The computer had a high-degree of self-checking: all processing was done in duplicate by two sets of circuitry, and the results were compared to be sure they were identical. Donald Marquardt of DuPont recalled: "One of the big advantages of the UNIVAC was in fact the ability to rely on the accuracy of the numbers when they came out.... Now there were some other computers that I used during that same period where I would make two or three runs on the machine and come up with two or three [different] sets of numbers...."

The UNIVAC had the ability to store the control counter value in memory, making it possible for the flow of a program to go to a subprogram and then return to where it was in the main program. While the 72-bit word could accommodate numbers up to 11 digits, scientific calculations quite often involved larger numbers. To take an example from chemistry, Avogadro's number (the number of molecules in a mole of gas) is 6.02 x 10**23 ; computers could represent this in what is called floating-point format, where part of the word contains the value (6.02) and part of the word contains the exponent. Later computers would be designed with electronic circuits to perform calculations on numbers in floating-point format, but the UNIVAC did not have hardware instructions of this sort. Floating-point calculations could, however, be done by means of software subprogram, making it possible for the UNIVAC to do both scientific computation and business data processing.
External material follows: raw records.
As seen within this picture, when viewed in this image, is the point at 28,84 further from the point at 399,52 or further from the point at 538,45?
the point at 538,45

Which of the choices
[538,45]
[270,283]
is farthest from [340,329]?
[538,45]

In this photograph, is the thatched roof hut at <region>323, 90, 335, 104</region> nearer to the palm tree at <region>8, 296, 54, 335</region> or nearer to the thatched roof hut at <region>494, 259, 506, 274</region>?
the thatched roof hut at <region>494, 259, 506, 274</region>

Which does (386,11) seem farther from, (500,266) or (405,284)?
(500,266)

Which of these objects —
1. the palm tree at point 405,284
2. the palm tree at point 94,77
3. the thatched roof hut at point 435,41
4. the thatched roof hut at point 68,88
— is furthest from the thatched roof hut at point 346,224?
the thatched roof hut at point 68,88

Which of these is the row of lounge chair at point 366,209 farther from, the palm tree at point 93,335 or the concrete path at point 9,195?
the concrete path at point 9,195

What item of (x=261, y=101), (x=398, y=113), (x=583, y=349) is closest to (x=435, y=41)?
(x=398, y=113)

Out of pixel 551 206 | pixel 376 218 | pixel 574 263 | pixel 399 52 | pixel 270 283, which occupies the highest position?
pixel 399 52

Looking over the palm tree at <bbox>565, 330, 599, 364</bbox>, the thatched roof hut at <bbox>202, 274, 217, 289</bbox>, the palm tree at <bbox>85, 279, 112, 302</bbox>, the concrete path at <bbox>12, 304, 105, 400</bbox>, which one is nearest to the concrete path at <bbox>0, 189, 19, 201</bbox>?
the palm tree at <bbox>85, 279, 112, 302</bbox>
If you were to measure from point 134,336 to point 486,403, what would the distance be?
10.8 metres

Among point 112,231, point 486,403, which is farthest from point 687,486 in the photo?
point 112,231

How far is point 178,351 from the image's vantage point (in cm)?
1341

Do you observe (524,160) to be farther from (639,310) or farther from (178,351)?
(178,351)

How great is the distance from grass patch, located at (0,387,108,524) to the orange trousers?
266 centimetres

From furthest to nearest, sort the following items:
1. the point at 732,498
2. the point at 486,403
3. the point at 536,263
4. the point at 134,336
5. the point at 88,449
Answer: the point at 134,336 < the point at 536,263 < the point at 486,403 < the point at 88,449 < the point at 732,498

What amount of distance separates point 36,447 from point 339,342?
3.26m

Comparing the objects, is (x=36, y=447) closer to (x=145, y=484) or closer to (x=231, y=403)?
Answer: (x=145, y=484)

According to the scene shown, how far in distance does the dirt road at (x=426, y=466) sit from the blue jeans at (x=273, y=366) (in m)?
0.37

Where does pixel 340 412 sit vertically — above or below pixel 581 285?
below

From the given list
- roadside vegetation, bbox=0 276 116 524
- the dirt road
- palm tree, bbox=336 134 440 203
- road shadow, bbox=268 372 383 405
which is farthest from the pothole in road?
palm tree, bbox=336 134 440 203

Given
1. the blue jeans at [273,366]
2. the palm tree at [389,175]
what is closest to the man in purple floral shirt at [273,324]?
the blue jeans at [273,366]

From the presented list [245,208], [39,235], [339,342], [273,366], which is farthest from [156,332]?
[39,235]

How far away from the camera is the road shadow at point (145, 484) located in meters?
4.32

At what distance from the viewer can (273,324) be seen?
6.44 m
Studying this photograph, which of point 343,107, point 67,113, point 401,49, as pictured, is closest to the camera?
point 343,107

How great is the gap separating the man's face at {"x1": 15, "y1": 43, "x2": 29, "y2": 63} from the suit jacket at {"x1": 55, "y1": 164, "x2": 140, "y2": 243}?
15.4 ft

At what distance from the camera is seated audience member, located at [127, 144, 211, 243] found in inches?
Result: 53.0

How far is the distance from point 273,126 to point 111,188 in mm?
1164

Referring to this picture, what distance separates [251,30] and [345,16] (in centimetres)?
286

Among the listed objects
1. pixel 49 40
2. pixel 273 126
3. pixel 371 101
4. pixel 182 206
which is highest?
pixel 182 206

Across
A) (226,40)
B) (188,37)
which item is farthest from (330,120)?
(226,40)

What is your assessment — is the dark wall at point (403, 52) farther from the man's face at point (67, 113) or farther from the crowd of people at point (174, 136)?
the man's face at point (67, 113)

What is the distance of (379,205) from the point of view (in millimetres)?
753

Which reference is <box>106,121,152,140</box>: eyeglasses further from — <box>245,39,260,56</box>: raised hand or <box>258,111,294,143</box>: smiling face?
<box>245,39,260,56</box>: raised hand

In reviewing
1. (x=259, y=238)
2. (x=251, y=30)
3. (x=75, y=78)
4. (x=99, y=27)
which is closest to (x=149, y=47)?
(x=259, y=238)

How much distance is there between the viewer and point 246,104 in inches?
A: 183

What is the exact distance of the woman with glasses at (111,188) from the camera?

Early in the design of the UNIVAC system, Eckert and Mauchly had recognized that for the computer to be useful in handling the large volumes of data used in many business applications, such as payroll of inventory control, it would need to have a high speed input/output system. Since punched cards would be slow, the company developed the UNISERVO tape units to be the primary input/output devices for the computer. Each unit was six feet high and three feet wide. The UNISERVO used metal tape: a 1/2-inch wide thin strip of nickel-plated bronze 1200 feet long. These metal tape reels were very heavy: not the sort of thing for an operator to drop on his or her foot! Data was recorded in eight channels on the tape (six for the data value, one parity channel for error checking, and one timing channel) at a density of 128 characters per linear inch of tape. The tape could be moved at 100 inches per second (as compared with 1.875 on today's cassette tape players), giving a nominal! transfer rate of 12,800 characters p er second. Making allowance for the empty space between tape blocks, the actual transfer rate was around 7,200 characters per second.

No punched card devices were provided with the UNIVAC, so the UNITYPER data entry machine was developed. The data entry clerk typed on a keyboard, and the UNITYPER recorded the values on a reel of metal tape. This lack of integration with punched card systems became a marketing handicap. Many prospective customers already had significant investment in tabulating card systems. When IBM entered the computer business, it made sure that it offered computers that fit easily into existing card processing installations. To fill this gap, Eckert-Mauchly developed a stand-alone card-to-tape unit, which could process 100 cards per minute. Since Eckert-Mauchly was an independent company at the time the design of the card-to-tape converter was done, it naturally followed the market and built a machine that handled IBM's 80-column cards. Sometime after the acquisition by Remington Rand, a version to handle 90-column cards was developed.